# What is this I don't even... XD No, really...



## Ferasquilee (May 26, 2010)

I followed a link to a safari zone, and this is what the URL showed.







That is defenitely not right.


----------



## Green (May 26, 2010)

We're being hosted by their domain for now.


----------



## Ferasquilee (May 26, 2010)

But the URL right now is forums.dragonflycave.com! Why does it change like that?


----------



## Green (May 26, 2010)

...it's not changing for me.


----------



## Ferasquilee (May 26, 2010)

No, it only changed once, for a second.


----------



## Butterfree (May 26, 2010)

Presumably you clicked a link that led to that domain. Both will work and show the same page.


----------



## Ferasquilee (May 27, 2010)

Butterfree said:


> Presumably you clicked a link that led to that domain. Both will work and show the same page.


Oh, kay.

I wasn't logged in on that domain, so I thought it a little strange.


----------



## Tarvos (May 28, 2010)

Mine just goes to forums.dragonflycave.com


----------



## Ferasquilee (Jun 5, 2010)

Watershed said:


> Mine just goes to forums.dragonflycave.com


Yeah, it seems to be kind of random.


----------



## Butterfree (Jun 5, 2010)

It's not random. It depends on what link you clicked; if the link links to tcodforums.eeveeshq.com, it goes there, and if it links to forums.dragonflycave.com, it goes there. It's really not complicated.


----------



## Ferasquilee (Jun 6, 2010)

Butterfree said:


> It's not random. It depends on what link you clicked; if the link links to tcodforums.eeveeshq.com, it goes there, and if it links to forums.dragonflycave.com, it goes there. It's really not complicated.


I guess I just overthought it, then.


----------

┄┄┄┄┄┄

§ Task directions
Copy the forum thread word for word from "## Ferasquilee (May 27, 2010)" to "a little strange.". Work only from the forum thread above.

§ Data below

┄┄┄┄┄┄

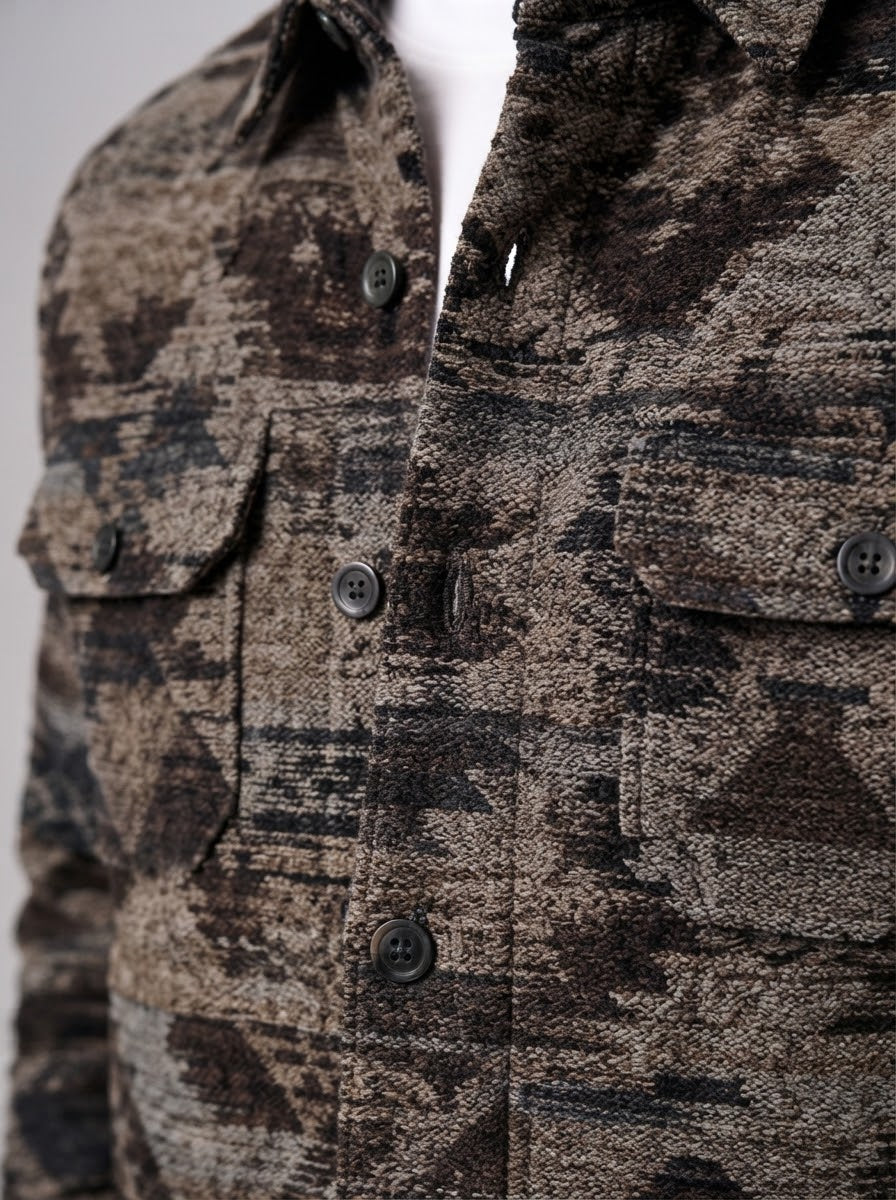 WEEKEND Giacca in pile azteca beige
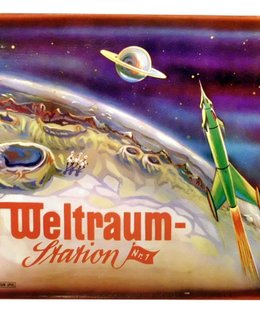 Weltraum-Station Nr. 1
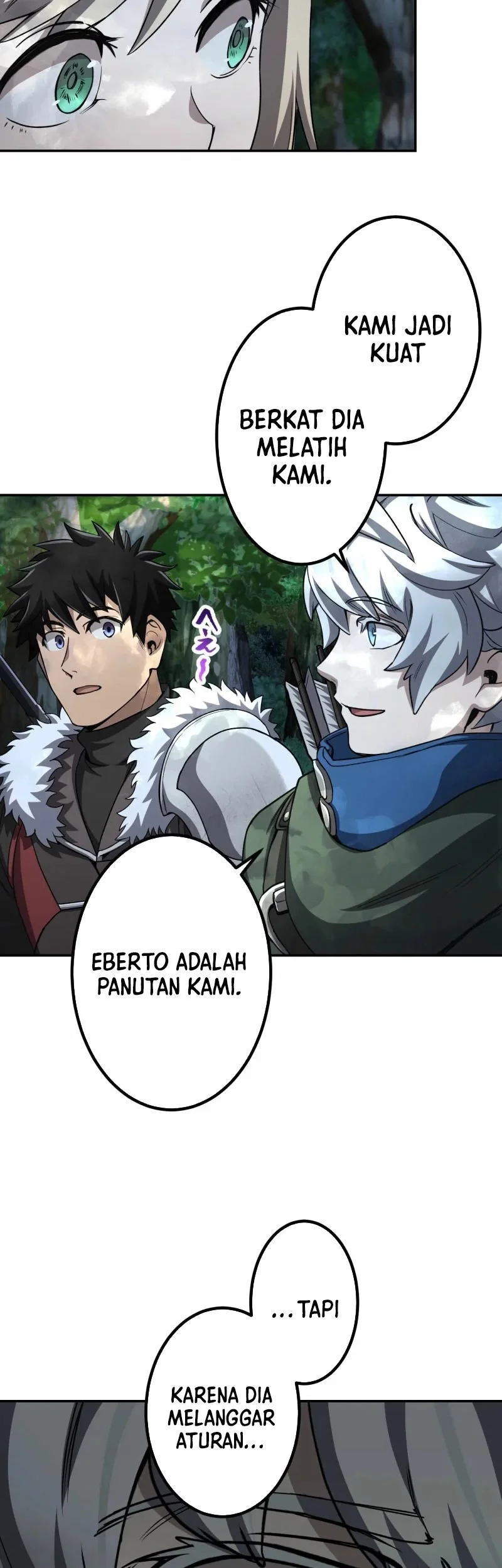 Monster Eater Adventurer Bab 73 halaman 22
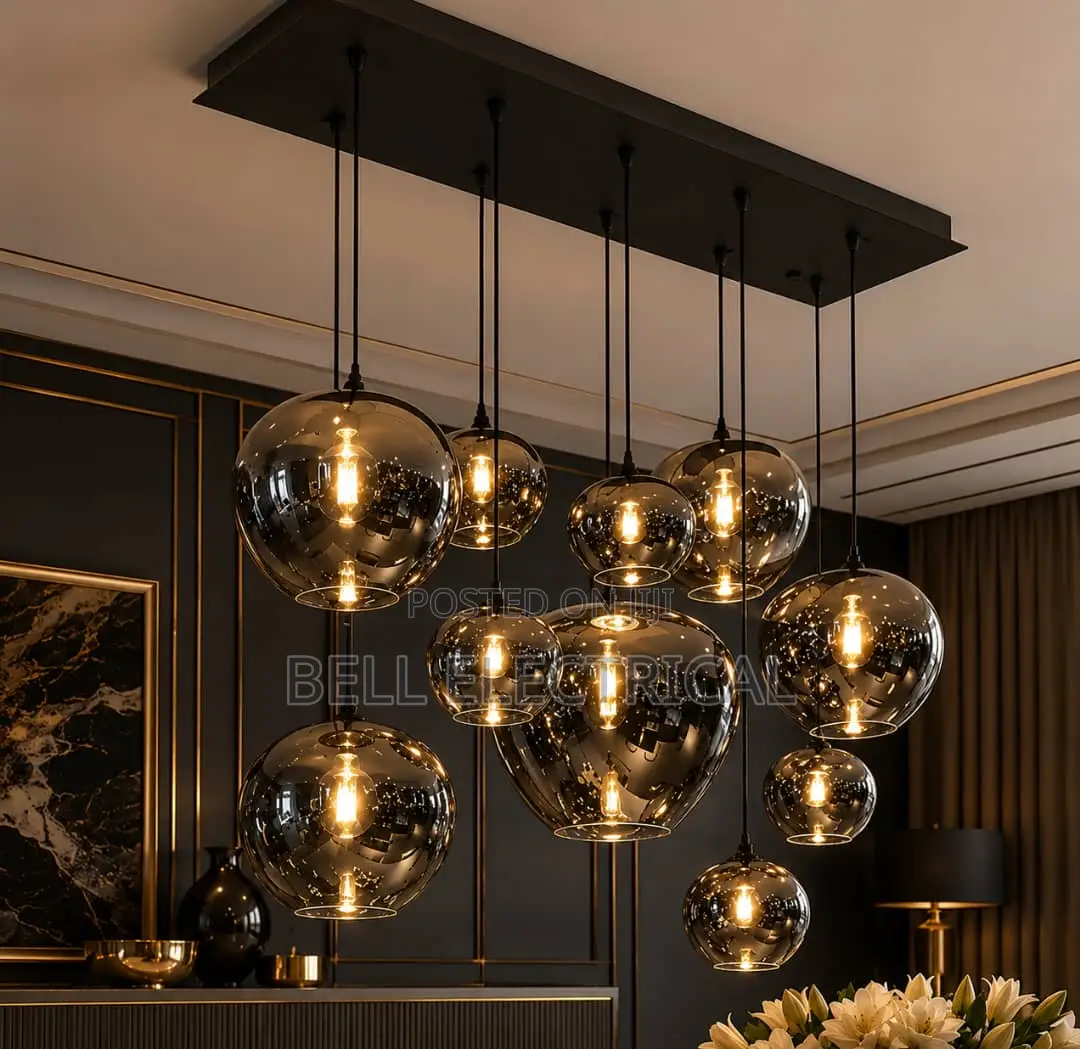 10 Glass New Led Glass Pendant Lamp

┄┄┄┄┄┄

§ Expected answer
## Ferasquilee (May 27, 2010)

Butterfree said:


> Presumably you clicked a link that led to that domain. Both will work and show the same page.


Oh, kay.

I wasn't logged in on that domain, so I thought it a little strange.